La secrétaire d’Etat américaine Condoleezza Rice dit qu’elle s’attend à ce que les efforts de paix s’intensifient au Moyen-Orient, à la suite de sa visite dans la région. Mme Rice se trouve, à Londres, pour discuter de l’Irak et du conflit israélo-palestinien. Les conditions au Moyen-Orient sont maintenant « beaucoup plus propices » à un accord qu’au cours de ces dernières années, a-t-elle dit à la presse, au cours d’un vol Berlin-Londres.
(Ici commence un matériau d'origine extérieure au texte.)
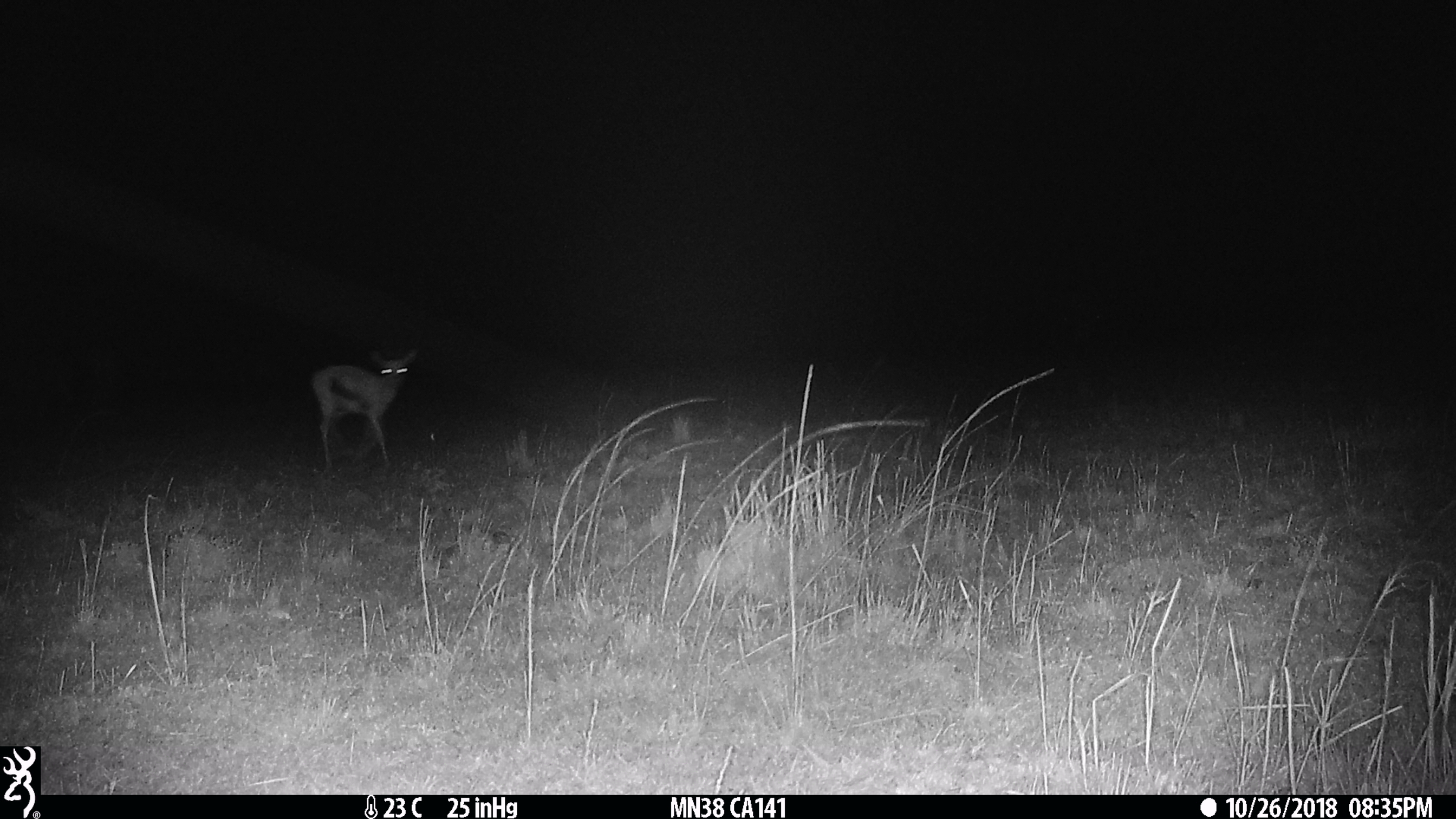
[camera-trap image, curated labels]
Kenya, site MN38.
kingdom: Animalia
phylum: Chordata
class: Mammalia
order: Artiodactyla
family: Bovidae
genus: Eudorcas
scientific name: Eudorcas thomsonii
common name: thomon's gazelle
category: gazelle thomsons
Gazelle thomsons (thomon's gazelle) (Eudorcas thomsonii).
Le chef de la diplomatie américaine a indiqué qu’une intense activité diplomatique va commencer le 2 février, par une rencontre, à Washington, du Quartet sur le Moyen Orient - au sein duquel se retrouvent les Etats Unis, l’Union européenne, les Nations Unies et la Russie. Le point d’orgue de ces efforts diplomatiques sera une réunion « à Trois » à la mi - février avec le Premier ministre israélien Ehud Olmert et le président de l’Autorité palestinienne, Mahmoud Abbas. Le lieu n’a pas encore été fixé.

Principal succès du récent séjour de la secrétaire d’Etat américaine au Moyen-Orient, ce sommet tripartite abordera les questions relatives au statut final du processus de paix. Et ce, pour la première fois depuis les efforts infructueux de l’ancien président américain Bill Clinton. Les discussions porteront notamment sur le problème des réfugiés et les frontières d’un Etat palestinien. Mme Condoleezza Rice se dit prête, personnellement, à tout faire pour aider Israéliens et Palestiniens à parvenir à un accord au sujet de la solution des deux Etats.
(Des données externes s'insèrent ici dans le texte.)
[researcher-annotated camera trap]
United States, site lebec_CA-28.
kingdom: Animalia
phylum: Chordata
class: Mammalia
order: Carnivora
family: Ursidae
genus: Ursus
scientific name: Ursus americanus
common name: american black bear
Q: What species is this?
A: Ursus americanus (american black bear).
Au cours de son voyage en Jordanie, en Egypte, en Arabie saoudite et au Koweït, le chef de la diplomatie américaine a discuté de la nouvelle stratégie du président Bush consistant à envoyer des renforts de troupes américaines en Irak pour stabiliser la situation dans ce pays. Plusieurs observateurs ont été surpris que Mme Rice n’ait pas inclus Bagdad dans son périple.
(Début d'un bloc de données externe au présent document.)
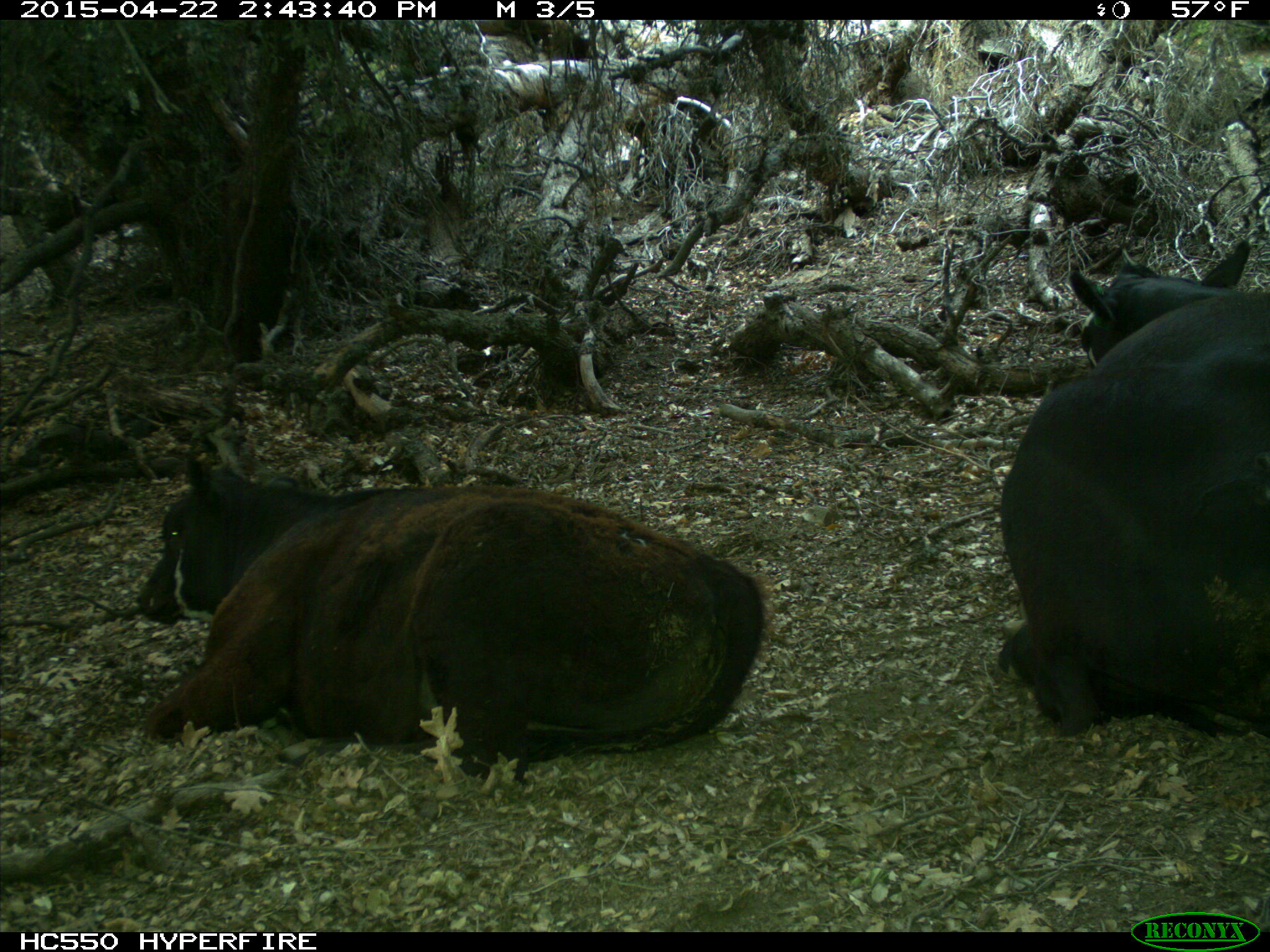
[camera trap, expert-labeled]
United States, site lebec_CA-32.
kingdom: Animalia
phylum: Chordata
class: Mammalia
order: Artiodactyla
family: Bovidae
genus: Bos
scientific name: Bos taurus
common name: domestic cow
La secrétaire d’Etat américaine a minimisé l’idée qu’il y aurait des dissensions entre l’administration américaine et le Premier ministre irakien Nouri al-Maliki. Ce dernier avait sévèrement critiqué de récents propos de Mme Rice selon lesquels « l’Irak ne dispose que de peu de temps. » La secrétaire d’Etat américaine se dit désolée que M. Maliki s’offusque de ces propos qui, a-t-elle dit, visaient à traduire l’urgente nécessité de mettre un terme à la violence intercommunautaire en Irak.